COQUETTERIE (s. f.)
1. Désir d'attirer en plaisant ; il se dit surtout des femmes. Avoir de la coquetterie. User de coquetterie.
• C'est une espèce de coquetterie de faire remarquer qu'on n'en fait jamais (LAROCHEF. Max. 107)
• Le plus grand miracle de l'amour, c'est de guérir de la coquetterie (LAROCHEF. ib. 249)

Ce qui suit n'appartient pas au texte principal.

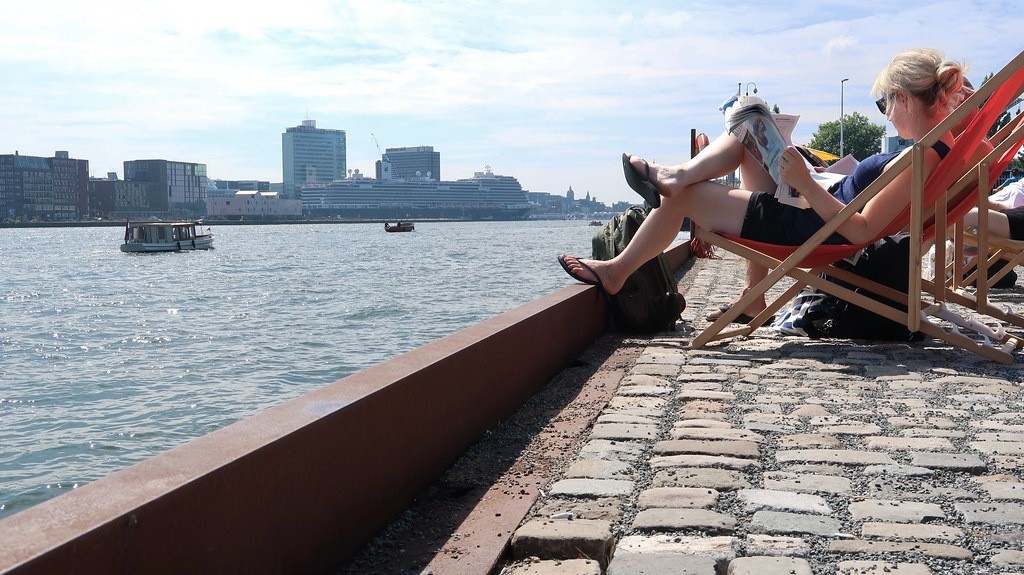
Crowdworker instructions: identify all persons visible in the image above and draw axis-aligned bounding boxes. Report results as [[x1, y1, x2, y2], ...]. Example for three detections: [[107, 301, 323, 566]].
[[557, 46, 970, 297], [933, 168, 1024, 240], [689, 76, 995, 322]]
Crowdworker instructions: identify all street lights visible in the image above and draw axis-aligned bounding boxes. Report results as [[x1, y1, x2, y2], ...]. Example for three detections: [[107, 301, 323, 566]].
[[840, 78, 850, 162]]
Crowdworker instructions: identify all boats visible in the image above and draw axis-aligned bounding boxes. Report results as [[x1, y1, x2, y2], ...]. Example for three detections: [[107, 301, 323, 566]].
[[588, 220, 604, 226], [119, 221, 214, 252], [384, 220, 416, 233]]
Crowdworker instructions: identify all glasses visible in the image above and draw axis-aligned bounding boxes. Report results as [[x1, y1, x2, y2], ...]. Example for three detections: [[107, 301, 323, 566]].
[[874, 91, 895, 114]]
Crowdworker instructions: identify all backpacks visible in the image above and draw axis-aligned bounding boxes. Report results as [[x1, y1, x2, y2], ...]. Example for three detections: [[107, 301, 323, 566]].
[[592, 205, 685, 333]]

• La coquetterie est le fond et l'humeur des femmes ; mais toutes ne la mettent pas en pratique, parce que la coquetterie de quelques-unes est retenue par la crainte ou par la raison (LAROCHEF. ib. 241)
• La galanterie est un faible du coeur ou peut-être un vice de la complexion ; la coquetterie est un déréglement de l'esprit (LA BRUY. III)
• Peut-être que, par cet esprit de coquetterie inconcevable des femmes, elle [Cléopatre] avait formé le dessein de mettre encore à ses pieds un troisième maître du monde [Octave] (MONTESQ. Rom. 13)
• Je soutiens qu'en tenant la coquetterie dans ses limites on la rend modeste et vraie ; on en fait une loi de l'honnêteté (J. J. ROUSS. Ém. V)
2. Goût de la parure, pour plaire.
• La véritable coquetterie est quelquefois recherchée ; mais elle n'est jamais fastueuse (J. J. ROUSS. ib.)
3. Manières, paroles d'une personne coquette.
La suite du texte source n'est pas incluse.